Meh. So far, B and P are only in the bottom of giant condo developments. U street 2005? Mt Vernon 2008? hardly “transitional” areas at the time. I’ll be impressed when they open in an actual storefront in another quadrant, (H street?) NOT below new residential space. Being a coffee shop in the same building where hundreds of people already live isn’t really an “effect” It’s more of a response to a need for coffee and food for hundreds of new residents.
I hardly feel that B and P is “preserving the character” of the area by existing in brand new high rises. I’m not against them by any means, but I disagree with their bragging about “preserving character” anywhere in DC.

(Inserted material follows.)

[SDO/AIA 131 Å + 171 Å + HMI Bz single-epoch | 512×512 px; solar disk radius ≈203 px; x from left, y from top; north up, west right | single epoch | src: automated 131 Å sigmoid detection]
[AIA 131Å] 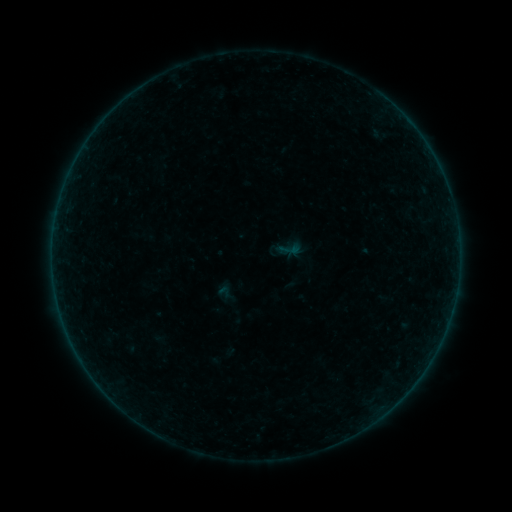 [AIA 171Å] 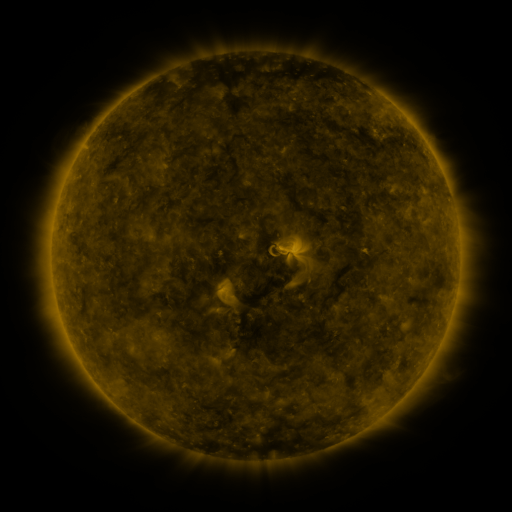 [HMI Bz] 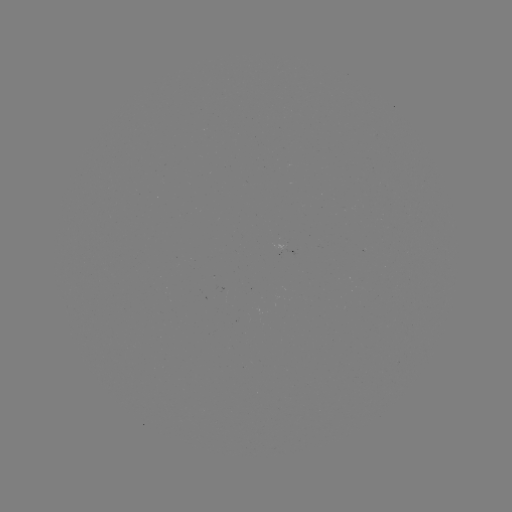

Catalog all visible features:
sigmoid: (289, 249)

Tom, some very good points. Although I definitely feel B&P has more personality, and does more to preserve character, than the Starbucks/Chipotle/generic_franchise that likely would have taken its place.

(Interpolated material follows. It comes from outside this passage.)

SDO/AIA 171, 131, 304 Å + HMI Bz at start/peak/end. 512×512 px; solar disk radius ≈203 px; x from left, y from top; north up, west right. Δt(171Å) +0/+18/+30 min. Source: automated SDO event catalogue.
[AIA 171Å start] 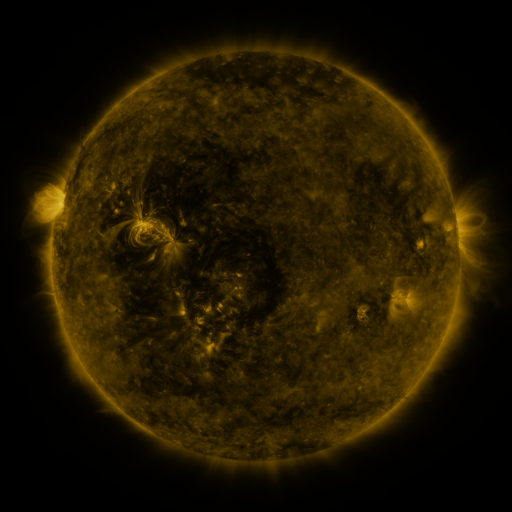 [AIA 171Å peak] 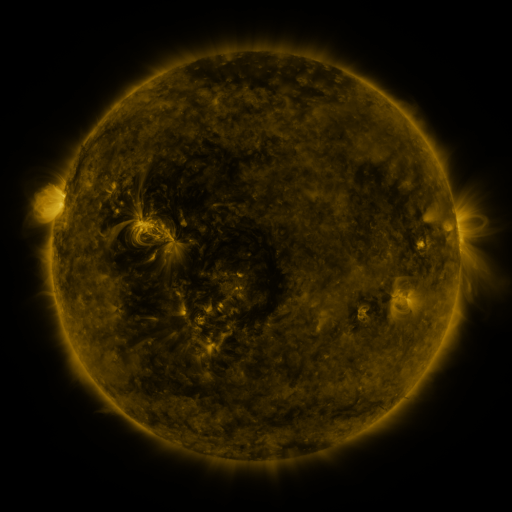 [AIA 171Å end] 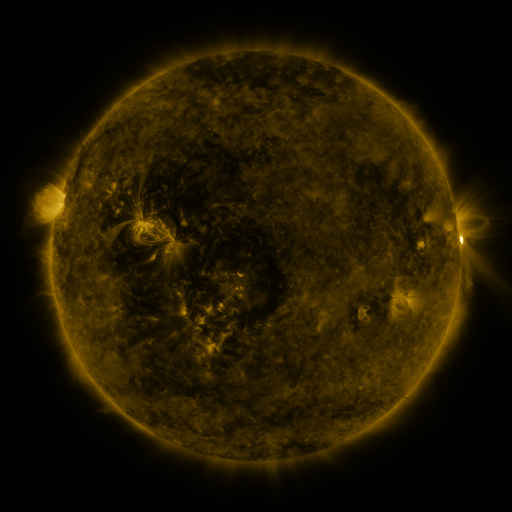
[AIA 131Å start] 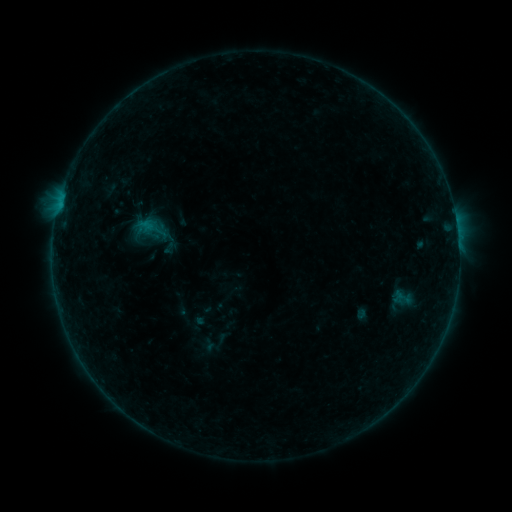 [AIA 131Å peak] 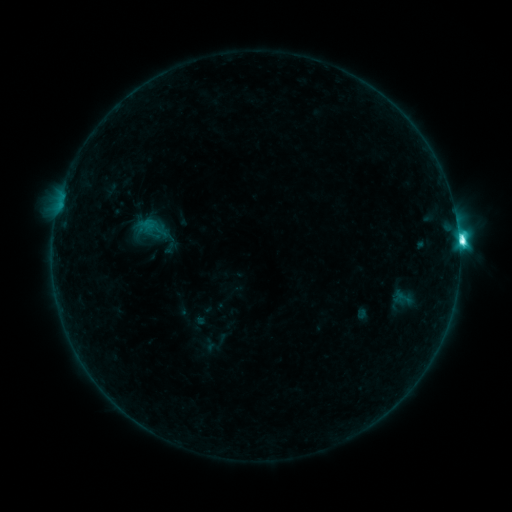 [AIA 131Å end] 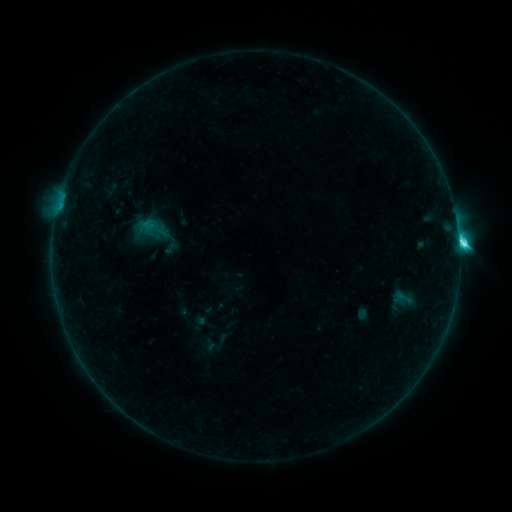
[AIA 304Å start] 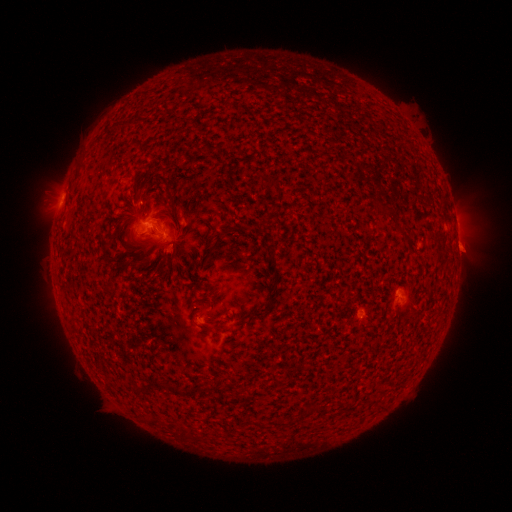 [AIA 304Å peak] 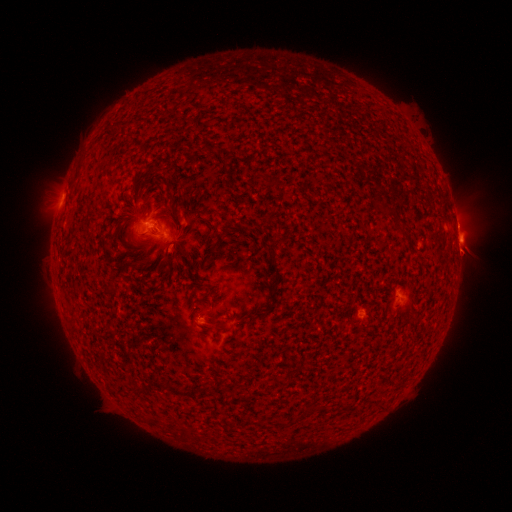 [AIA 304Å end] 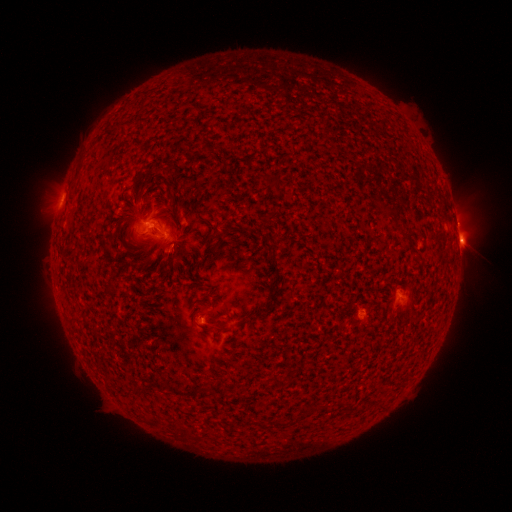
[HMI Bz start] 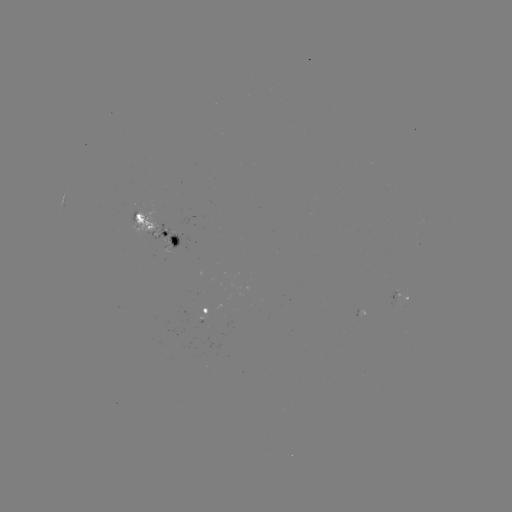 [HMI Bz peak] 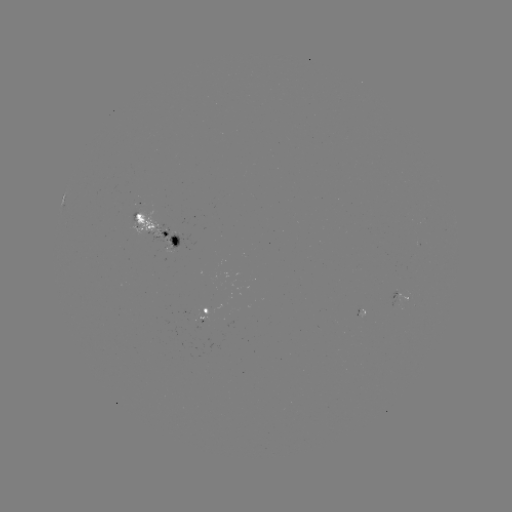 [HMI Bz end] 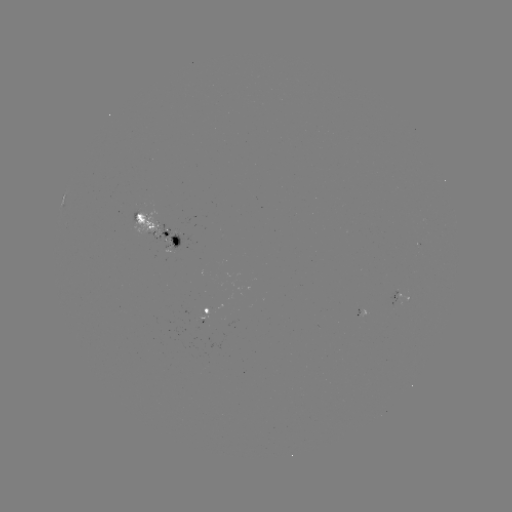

B & P’s prices are incongruous with the leftist philosophy of its book section. This establishment, a pleasant and usual business (for Washington, at least), is driving gentrification and the displacement of people with whom it supposedly sympathizes.
I congratulate the owner for his successful business, but don’t believe a word of his political pretenses.
I agree with Tom A. and Eric in all senses.Also good for the owner and his sucessful business.
I went to B & P’s when they just opened at U St.Nothing original or creative about it.I was highly dissapointed with the book section..JUST ONE SIDE MINDED..,crowd looked already very homogenized and food was average.
Unleast Starbucks is what it is, not a bragging “wannabe preserving character ” coffee shop in an already non genuine character neighborhood.
Please, This is DC not NYC..
This is a guy who took real risks with his own money to open, at least, 3 successful indie venues in and around DC. I really applaud him. The U Street location is often too busy, but I eat there when I can. Great book selection.
A nice break from stiff and stuffy regular DC.
I like Busboys and Poets, but these neighborhoods were already gentrifying (or whatever you want to call it) before B&P came in. I’m not sure the owner is really the best source to give the B&P credit for “invigorating neighborhoods that were once down on their luck”.
We could really use a branch of Busboys and Poets in Silver Spring—NOT in the “new” (and much welcomed) “Downtown Silver Spring,” but in the Flower-Avenue-at-Piney-Branch-Road neigborhood. Although this area is a crossroads of economic classes, and very mixed ethnically, our neighborhood movie theatre has been dark for decades, we recently lost our wonderful independent “Piney Branch Hardware” and my wife tells me today that—at least temporarily—a tatoo parlor is using the space. Gentrification in a context of ethnic vitality is alive and well in Silver Spring, and it is very welcome here.